Given problem ::
Locate the line that contains "From crop(213, 185, 368, 297): uniform". Reproduce it and all following lines up to the end of the material, exactly and with nothing added.

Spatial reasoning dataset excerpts

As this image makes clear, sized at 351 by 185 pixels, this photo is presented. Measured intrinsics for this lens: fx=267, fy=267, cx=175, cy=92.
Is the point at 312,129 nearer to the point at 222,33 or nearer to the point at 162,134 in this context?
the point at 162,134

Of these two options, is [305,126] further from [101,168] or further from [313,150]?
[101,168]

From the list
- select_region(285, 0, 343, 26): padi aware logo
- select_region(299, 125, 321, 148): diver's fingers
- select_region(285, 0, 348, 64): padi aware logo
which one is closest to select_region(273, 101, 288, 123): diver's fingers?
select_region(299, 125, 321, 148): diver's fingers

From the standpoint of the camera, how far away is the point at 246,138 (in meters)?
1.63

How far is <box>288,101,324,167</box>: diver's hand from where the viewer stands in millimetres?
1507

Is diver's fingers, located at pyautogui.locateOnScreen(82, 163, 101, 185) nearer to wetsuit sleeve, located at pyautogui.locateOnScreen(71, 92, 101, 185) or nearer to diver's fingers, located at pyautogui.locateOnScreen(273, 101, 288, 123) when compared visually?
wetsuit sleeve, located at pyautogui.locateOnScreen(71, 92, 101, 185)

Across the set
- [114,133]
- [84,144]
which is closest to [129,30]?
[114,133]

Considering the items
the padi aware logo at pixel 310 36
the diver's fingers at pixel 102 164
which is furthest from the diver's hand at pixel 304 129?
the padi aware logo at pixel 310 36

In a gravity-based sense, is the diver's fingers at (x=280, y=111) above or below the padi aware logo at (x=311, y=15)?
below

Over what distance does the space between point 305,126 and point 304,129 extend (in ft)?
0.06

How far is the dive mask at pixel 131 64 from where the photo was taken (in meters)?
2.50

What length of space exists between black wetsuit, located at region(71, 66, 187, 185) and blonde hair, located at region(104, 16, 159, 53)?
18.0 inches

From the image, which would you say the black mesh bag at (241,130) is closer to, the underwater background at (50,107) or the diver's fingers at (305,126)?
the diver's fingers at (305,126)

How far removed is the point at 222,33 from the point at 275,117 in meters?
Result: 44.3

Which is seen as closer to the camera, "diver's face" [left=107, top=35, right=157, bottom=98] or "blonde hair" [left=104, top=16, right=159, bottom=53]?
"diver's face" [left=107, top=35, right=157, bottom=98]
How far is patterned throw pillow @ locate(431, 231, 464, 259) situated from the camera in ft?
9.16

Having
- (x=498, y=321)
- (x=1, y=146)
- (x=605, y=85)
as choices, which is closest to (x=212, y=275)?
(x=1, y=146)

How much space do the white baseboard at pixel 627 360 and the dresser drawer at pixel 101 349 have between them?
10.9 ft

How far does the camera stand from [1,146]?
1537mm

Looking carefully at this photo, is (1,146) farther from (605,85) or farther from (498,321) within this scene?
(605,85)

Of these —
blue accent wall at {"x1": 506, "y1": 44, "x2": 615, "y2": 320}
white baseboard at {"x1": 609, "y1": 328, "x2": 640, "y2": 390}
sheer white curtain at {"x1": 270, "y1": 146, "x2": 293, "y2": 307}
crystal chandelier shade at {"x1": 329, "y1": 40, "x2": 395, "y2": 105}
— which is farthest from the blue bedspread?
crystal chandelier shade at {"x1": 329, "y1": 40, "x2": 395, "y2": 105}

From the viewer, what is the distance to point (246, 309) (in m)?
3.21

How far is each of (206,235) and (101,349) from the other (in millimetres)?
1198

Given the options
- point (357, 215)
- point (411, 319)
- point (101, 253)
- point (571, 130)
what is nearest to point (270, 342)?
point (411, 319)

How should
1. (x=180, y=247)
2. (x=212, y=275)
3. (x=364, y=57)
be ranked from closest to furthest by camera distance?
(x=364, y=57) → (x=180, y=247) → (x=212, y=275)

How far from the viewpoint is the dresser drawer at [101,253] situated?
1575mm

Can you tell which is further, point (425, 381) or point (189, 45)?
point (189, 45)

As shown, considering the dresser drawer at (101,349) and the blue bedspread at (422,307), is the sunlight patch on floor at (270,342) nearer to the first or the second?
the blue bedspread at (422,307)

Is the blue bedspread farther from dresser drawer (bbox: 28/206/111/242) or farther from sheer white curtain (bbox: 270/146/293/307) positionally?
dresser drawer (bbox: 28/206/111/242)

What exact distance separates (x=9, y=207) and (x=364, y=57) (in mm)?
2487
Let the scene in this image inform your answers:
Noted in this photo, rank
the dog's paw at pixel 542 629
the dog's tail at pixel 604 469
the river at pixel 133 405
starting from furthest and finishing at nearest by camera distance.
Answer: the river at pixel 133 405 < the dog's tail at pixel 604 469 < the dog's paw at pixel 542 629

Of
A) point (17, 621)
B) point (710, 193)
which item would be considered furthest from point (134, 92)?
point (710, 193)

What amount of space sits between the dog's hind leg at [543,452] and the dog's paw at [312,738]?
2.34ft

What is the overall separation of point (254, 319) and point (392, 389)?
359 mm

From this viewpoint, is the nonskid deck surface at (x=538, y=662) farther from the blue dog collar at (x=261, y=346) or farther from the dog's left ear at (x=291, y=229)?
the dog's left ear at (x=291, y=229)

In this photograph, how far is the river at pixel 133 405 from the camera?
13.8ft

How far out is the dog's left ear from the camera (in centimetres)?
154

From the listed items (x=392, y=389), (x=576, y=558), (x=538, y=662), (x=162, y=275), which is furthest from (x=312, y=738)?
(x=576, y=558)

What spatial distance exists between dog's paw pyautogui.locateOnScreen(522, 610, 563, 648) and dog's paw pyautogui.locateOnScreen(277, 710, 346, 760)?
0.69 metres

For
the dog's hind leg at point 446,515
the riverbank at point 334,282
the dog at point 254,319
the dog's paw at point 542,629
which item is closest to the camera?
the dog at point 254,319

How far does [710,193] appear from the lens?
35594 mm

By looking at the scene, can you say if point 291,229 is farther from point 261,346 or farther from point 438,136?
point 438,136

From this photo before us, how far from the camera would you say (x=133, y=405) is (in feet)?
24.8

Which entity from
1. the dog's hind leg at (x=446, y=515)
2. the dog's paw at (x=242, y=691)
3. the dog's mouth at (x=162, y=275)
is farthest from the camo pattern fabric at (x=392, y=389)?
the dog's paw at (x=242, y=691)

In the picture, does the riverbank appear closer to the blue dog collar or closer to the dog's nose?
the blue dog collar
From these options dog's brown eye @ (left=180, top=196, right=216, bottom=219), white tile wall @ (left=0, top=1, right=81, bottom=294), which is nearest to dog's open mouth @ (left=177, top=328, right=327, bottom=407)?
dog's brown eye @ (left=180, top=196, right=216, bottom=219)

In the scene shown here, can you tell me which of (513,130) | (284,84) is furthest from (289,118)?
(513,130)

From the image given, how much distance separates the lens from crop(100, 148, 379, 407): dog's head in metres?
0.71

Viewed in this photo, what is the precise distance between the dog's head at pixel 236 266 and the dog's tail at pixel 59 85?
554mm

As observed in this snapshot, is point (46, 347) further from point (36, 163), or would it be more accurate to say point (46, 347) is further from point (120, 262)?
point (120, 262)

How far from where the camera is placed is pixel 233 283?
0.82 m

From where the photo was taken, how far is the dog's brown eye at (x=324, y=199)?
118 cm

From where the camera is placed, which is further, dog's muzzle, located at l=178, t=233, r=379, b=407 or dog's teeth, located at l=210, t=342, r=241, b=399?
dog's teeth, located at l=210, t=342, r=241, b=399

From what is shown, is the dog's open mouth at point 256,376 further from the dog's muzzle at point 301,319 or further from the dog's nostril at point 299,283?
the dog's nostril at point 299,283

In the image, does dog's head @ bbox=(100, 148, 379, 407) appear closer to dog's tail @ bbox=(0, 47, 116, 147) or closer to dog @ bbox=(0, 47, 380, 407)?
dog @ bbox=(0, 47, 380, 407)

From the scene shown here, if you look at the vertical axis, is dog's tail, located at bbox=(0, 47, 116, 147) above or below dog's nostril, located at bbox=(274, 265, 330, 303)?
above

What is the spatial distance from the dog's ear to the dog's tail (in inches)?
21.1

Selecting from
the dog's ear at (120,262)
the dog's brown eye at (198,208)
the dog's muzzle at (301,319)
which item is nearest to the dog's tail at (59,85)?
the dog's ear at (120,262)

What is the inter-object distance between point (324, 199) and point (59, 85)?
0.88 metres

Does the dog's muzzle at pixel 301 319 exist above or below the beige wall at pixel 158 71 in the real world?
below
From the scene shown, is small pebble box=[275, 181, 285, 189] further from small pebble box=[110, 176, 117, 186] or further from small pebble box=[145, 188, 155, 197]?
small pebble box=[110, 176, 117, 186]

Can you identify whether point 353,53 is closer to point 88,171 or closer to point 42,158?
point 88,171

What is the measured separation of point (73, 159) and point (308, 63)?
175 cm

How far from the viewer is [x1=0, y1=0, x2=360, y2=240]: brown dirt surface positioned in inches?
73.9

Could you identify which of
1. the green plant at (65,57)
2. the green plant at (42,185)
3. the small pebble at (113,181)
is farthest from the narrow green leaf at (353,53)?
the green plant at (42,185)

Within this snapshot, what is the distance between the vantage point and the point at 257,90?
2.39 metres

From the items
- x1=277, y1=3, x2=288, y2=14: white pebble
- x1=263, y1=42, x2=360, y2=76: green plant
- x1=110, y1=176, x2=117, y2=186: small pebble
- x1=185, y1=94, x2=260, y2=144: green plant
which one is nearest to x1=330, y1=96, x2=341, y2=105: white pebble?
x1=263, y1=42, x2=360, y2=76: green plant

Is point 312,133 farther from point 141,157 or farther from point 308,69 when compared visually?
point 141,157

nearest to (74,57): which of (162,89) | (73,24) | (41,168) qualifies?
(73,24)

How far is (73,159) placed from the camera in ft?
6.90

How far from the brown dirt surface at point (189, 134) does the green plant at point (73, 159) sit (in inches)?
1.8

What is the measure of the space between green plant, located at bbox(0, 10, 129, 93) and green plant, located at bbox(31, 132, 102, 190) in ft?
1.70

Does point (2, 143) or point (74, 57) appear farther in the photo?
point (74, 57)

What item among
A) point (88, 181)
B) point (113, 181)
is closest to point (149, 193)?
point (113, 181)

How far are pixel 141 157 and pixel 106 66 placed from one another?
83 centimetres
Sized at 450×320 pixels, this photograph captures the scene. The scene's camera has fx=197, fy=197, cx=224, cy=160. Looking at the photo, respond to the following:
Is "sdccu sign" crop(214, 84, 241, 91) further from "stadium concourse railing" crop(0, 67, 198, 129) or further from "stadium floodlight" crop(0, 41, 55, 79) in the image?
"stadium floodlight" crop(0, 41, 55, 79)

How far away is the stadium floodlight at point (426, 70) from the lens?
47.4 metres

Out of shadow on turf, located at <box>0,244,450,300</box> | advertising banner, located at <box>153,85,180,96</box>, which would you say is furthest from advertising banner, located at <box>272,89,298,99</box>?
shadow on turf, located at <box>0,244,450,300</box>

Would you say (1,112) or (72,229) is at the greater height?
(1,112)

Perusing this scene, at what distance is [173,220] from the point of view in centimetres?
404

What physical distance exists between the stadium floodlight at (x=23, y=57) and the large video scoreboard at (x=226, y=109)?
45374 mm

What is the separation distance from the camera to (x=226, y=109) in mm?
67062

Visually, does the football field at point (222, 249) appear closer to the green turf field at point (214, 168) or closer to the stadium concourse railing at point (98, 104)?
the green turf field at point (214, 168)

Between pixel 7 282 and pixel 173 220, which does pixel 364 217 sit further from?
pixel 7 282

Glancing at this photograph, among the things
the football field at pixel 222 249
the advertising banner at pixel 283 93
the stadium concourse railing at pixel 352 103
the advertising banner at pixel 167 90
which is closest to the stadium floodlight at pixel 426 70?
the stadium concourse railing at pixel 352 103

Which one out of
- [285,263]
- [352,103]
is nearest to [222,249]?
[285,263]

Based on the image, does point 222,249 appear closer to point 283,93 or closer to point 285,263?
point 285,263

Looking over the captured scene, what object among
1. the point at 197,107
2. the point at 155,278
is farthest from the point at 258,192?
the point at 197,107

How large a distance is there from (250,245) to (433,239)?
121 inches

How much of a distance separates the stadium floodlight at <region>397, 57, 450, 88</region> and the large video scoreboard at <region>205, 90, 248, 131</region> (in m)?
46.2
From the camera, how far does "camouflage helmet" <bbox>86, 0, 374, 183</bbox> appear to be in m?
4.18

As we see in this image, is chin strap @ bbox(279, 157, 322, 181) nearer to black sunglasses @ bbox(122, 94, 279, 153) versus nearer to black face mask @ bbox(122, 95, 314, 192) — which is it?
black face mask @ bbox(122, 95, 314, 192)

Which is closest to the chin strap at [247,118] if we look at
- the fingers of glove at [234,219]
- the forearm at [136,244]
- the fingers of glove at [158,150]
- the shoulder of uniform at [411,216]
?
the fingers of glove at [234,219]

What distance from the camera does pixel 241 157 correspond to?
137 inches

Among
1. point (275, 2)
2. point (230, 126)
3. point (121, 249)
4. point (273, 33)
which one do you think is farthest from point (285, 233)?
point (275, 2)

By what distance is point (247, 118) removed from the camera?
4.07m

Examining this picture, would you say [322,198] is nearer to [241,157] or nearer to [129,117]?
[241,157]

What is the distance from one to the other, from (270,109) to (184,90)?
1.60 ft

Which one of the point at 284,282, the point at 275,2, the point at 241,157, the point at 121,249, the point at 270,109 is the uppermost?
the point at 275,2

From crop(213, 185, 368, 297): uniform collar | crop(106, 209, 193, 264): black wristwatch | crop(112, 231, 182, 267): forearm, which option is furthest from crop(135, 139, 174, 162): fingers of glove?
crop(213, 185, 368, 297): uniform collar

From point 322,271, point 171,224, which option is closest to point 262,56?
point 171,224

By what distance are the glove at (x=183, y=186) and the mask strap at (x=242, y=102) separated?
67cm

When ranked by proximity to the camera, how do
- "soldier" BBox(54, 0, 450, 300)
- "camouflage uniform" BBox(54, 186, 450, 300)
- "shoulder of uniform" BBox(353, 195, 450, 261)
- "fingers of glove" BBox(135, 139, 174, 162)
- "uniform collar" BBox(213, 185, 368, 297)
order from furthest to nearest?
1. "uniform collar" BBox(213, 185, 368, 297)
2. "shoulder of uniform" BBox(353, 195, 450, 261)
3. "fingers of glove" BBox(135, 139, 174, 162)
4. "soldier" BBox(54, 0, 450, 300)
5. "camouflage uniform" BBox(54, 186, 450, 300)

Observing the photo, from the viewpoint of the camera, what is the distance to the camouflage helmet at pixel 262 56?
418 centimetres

Correct response ::
From crop(213, 185, 368, 297): uniform collar | crop(106, 209, 193, 264): black wristwatch | crop(112, 231, 182, 267): forearm, which option is furthest from crop(135, 139, 174, 162): fingers of glove?
crop(213, 185, 368, 297): uniform collar

From point 322,271, point 171,224, which option is closest to point 262,56?
point 171,224

By what distance are the glove at (x=183, y=186) and the mask strap at (x=242, y=102) separated?
67cm

When ranked by proximity to the camera, how do
- "soldier" BBox(54, 0, 450, 300)
- "camouflage uniform" BBox(54, 186, 450, 300)
- "shoulder of uniform" BBox(353, 195, 450, 261)
- "fingers of glove" BBox(135, 139, 174, 162)
- "uniform collar" BBox(213, 185, 368, 297)
order from furthest to nearest?
1. "uniform collar" BBox(213, 185, 368, 297)
2. "shoulder of uniform" BBox(353, 195, 450, 261)
3. "fingers of glove" BBox(135, 139, 174, 162)
4. "soldier" BBox(54, 0, 450, 300)
5. "camouflage uniform" BBox(54, 186, 450, 300)

Observing the photo, from the viewpoint of the camera, what is the distance to the camouflage helmet at pixel 262 56?
418 centimetres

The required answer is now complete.